Ancient rock star finds a home at the University of Alberta

April 25, 2006
Dr. Christopher Herd takes a closer look at the Tagish Lake meteorite.
Dr. Christopher Herd takes a closer look at the Tagish Lake meteorite.

The University of Alberta is welcoming a very, very old rock star into its hallways. No, it's not Keith Richards. It is, perhaps, the most important rock on the face of the Earth.

The Tagish Lake meteorite is the only one of its kind known to exist on Earth, and may contain insights into the beginnings of our solar system, said Dr. Christopher Herd, a professor in the U of A Department of Earth and Atmospheric Sciences. Because the space-born rock fell on the frozen surface of a northern B.C. lake in the middle of January and was collected without being touched by human hands, it represents the most pristine sample of minerals from outer space.

"No other meteorite's ever been collected in this manner and I suppose that arguably makes it the most important rock that's ever been found anywhere on the Earth," said Herd. "It can tell us new information about the birth and evolution of our solar system, and the very fact that it's been kept frozen, essentially pristine, uncontaminated by human hands, gives us an unprecedented opportunity to explore new scientific avenues that were heretofore impossible. We can do things with this meteorite that nobody's ever done before."

The Tagish Lake meteorite is being carefully stored in sub-zero conditions in the U of A's meteorite collection and has never been in temperatures above freezing. It was formed in space, protected from the heat of re-entry by a crust of minerals, and landed during a northern Canadian winter.

"What that means is that we can look for minerals in there that are not normally preserved under normal circumstances, where they're collected above freezing," said Herd. "It has actually been reported that for some of these meteorites, when they're warmed up, you actually can smell kind of sulphurous smells or metallic smells as the volatile components are kind of de-gassing. So, it gives us an opportunity to look at this when those volatile components are still there. It even provides us the opportunity to look for extraterrestrial ices. I mean, who knows whether they're there, but we can look because of the way this thing's been collected."

The other thing that makes this meteorite so special is its composition. It's an extremely rare type of formation that has preserved the goings-on of more than 4.57 billion years ago. Of all the meteorites that fall to Earth, only two or three per cent are of the same category as the Tagish Lake stone, said Herd.

"The meteorite is a carbonaceous chondrite, which is quite a rare type of meteorite. These meteorites represent the left-over material from the formation of the solar system," he said. "This is in the broader context for the theories that we have for the formation of the solar system, which is that the planets formed from a rotating disk of dust and gas around the early sun. So, this material is left over from that. It's basically a sampling of the dust and gas that were present in that disk before the planets started to form."

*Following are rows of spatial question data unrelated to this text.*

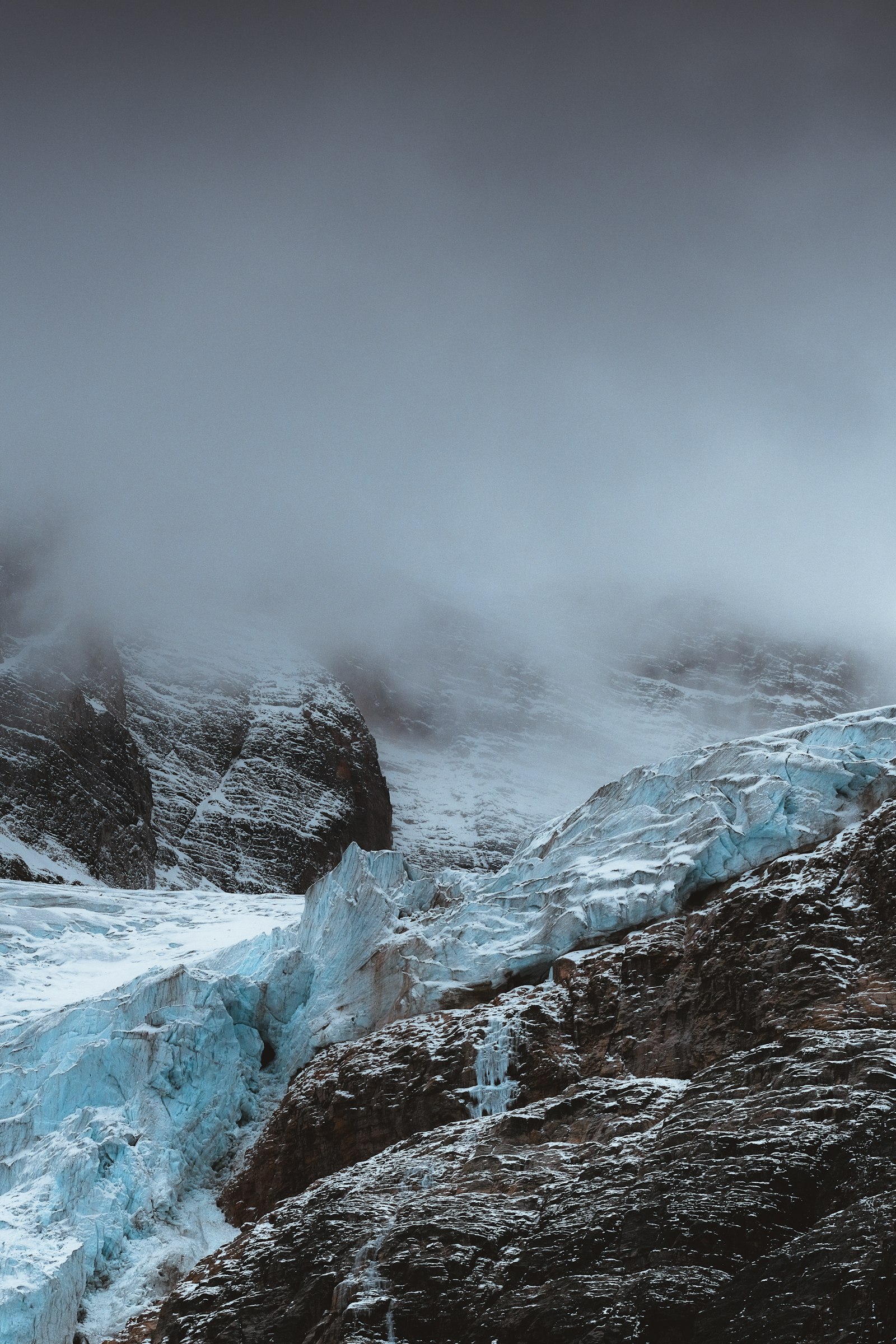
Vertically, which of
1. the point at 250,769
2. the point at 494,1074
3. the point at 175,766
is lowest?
the point at 494,1074

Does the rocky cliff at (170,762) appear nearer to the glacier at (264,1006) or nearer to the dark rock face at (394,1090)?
the glacier at (264,1006)

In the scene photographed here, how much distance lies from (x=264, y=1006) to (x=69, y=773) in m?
74.9

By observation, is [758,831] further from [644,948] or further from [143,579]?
[143,579]

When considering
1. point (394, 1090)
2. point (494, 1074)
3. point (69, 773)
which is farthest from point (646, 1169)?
point (69, 773)

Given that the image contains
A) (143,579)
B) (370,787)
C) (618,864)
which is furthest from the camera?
(143,579)

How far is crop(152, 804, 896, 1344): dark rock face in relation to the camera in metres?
20.6

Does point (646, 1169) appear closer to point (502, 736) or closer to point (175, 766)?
point (175, 766)

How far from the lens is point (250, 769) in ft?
447

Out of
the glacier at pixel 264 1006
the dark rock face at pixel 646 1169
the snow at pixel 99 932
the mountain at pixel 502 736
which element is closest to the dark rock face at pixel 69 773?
the snow at pixel 99 932

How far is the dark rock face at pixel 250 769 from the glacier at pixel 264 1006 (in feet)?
235

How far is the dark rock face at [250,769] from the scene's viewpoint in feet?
405

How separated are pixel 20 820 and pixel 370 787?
43264 millimetres

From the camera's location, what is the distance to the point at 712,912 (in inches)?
1460

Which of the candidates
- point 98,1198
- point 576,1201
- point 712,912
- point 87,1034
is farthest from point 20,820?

The meteorite came to the U of A through a partnership between the university, Canadian Heritage, the Royal Ontario Museum, Natural Resources Canada and the Canadian Space Agency.

"We are also very fortunate to have a group of very passionate and dedicated scientists who have worked on this project for many years to ensure that it comes to this institution as well as the others," said Janine Andrews, executive director of the University of Alberta Department of Museums and Collections Services.

For Herd, this is the something he's been waiting a long time for.

"Shortly after I started here three years ago, I thought this would be a great meteorite to have because of its scientific value. It also fell in Canadian territory. It's a Canadian meteorite and it really needed to be in a Canadian institution in order to maximize the science and to demonstrate that we could do great science on this," he said.

"So, it means a lot. I'm not going to do everything; I can't do everything on this. It will be a matter of setting up a research consortium with other researchers across Canada, with input from researchers around the world, who are all eager to work on this as well - to really tease out as much as we can about the formation of the solar system."